▸ Your goal
Reproduce the entries below, switching "Patio" to "Terrace" and changing nothing else. Leave the pictures out of your answer.

▸ Data shown
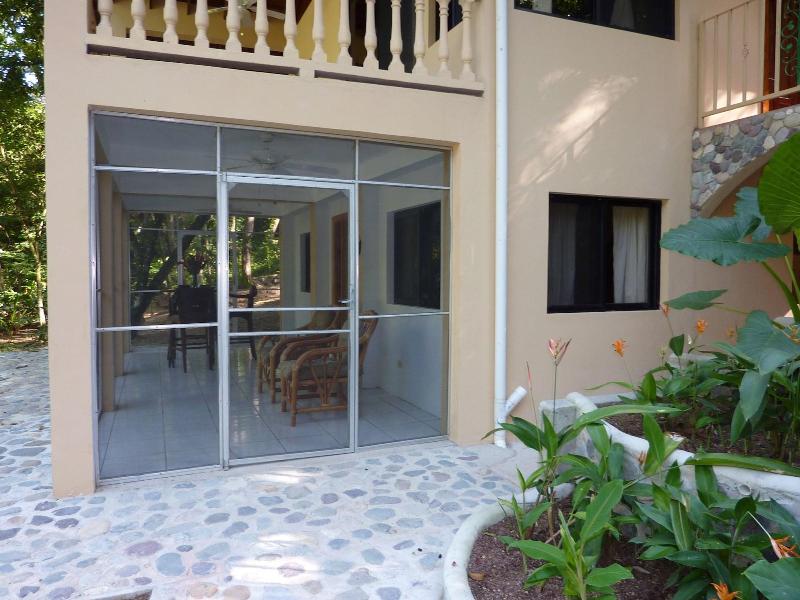Villas Pico Bonito image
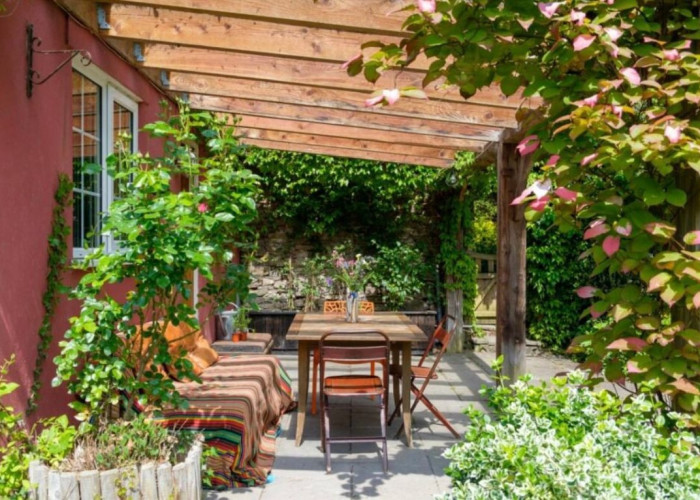 30. Patio / Veranda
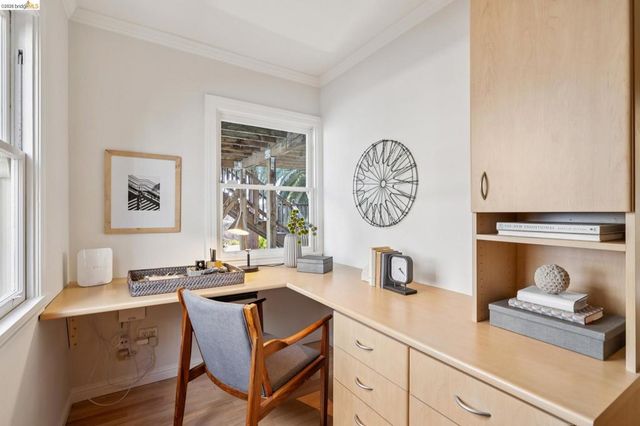 254 Wildwood Ave, Piedmont, CA 94610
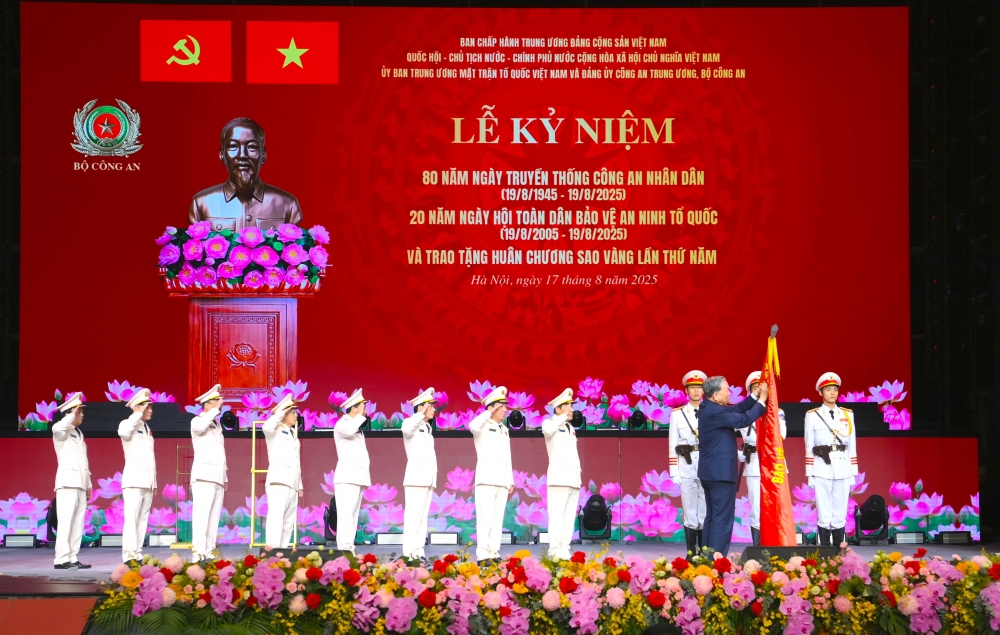 Lực lượng CAND lần thứ 5 được trao tặng Huân chương Sao vàng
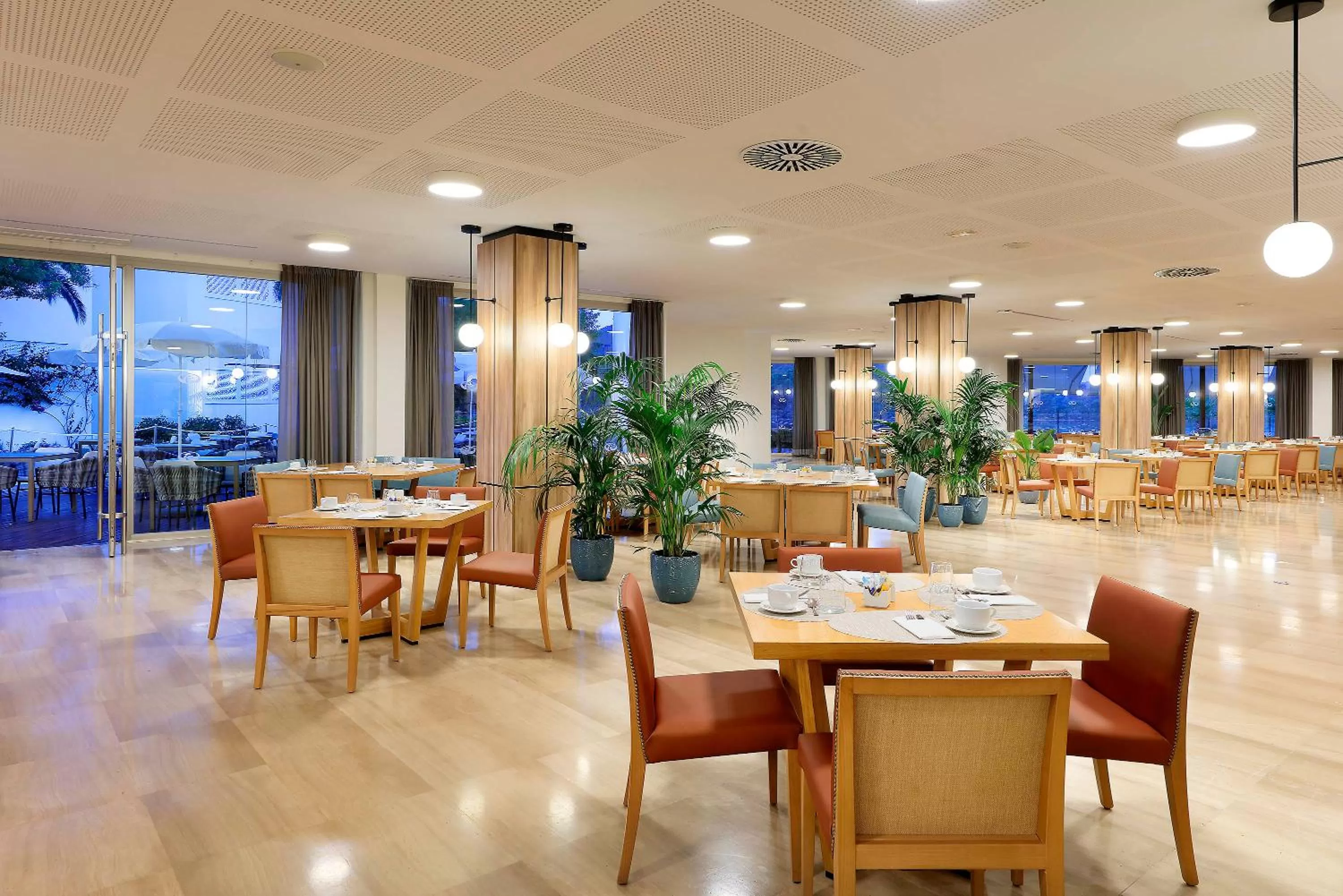 Restaurant/places to eat in Grand Palladium Select Palace Ibiza - All Inclusive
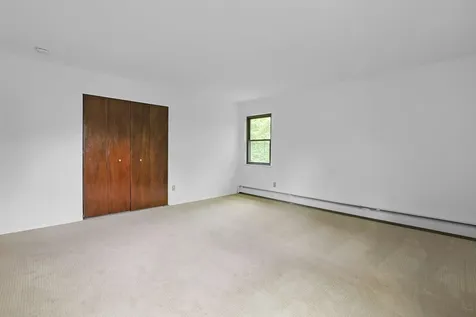 16 Quincy Lane White Plains NY 10605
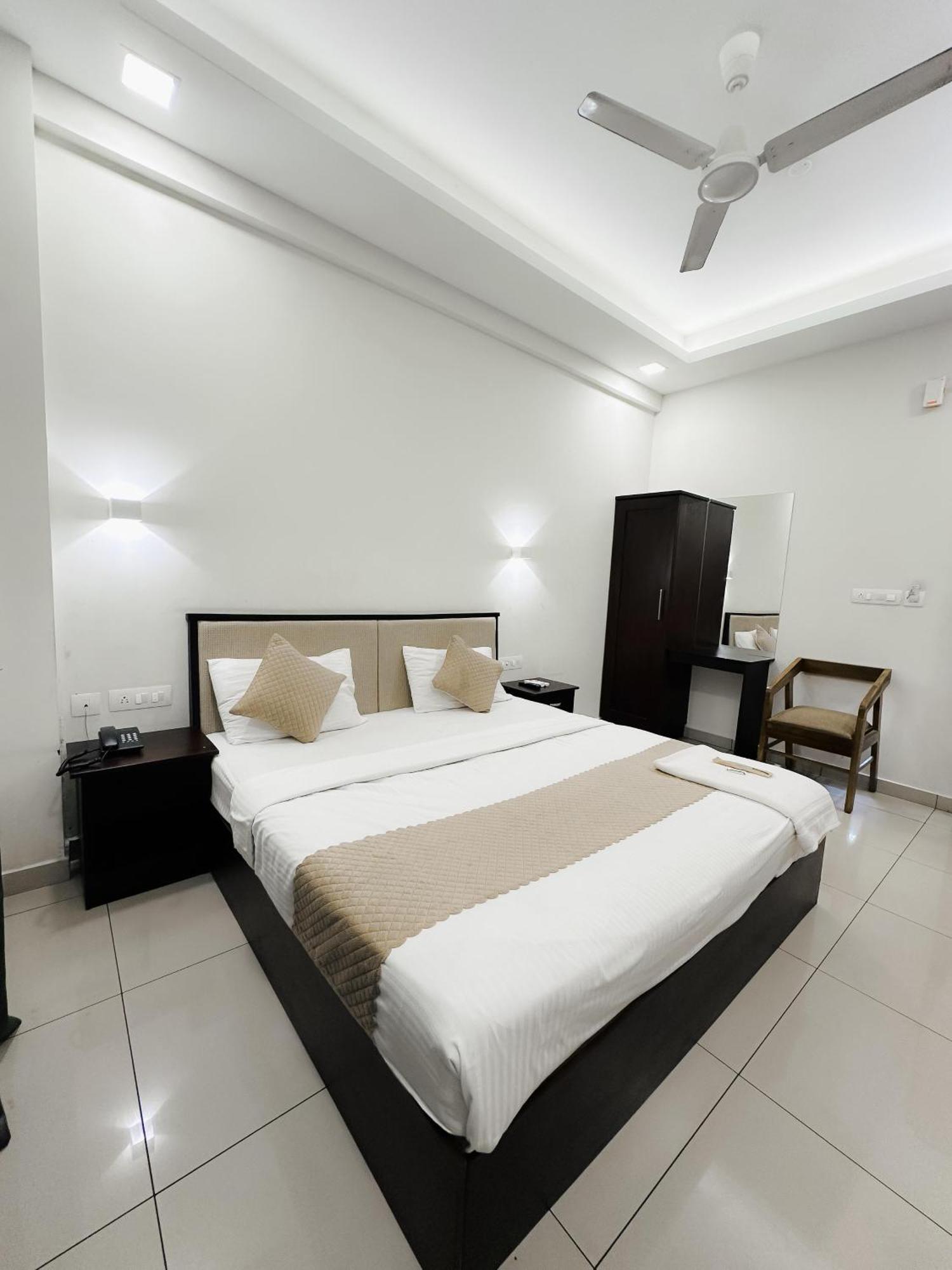 House 3* Kochi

▸ Problem solution
Villas Pico Bonito image
 30. Terrace / Veranda
 254 Wildwood Ave, Piedmont, CA 94610
 Lực lượng CAND lần thứ 5 được trao tặng Huân chương Sao vàng
 Restaurant/places to eat in Grand Palladium Select Palace Ibiza - All Inclusive
 16 Quincy Lane White Plains NY 10605
 House 3* Kochi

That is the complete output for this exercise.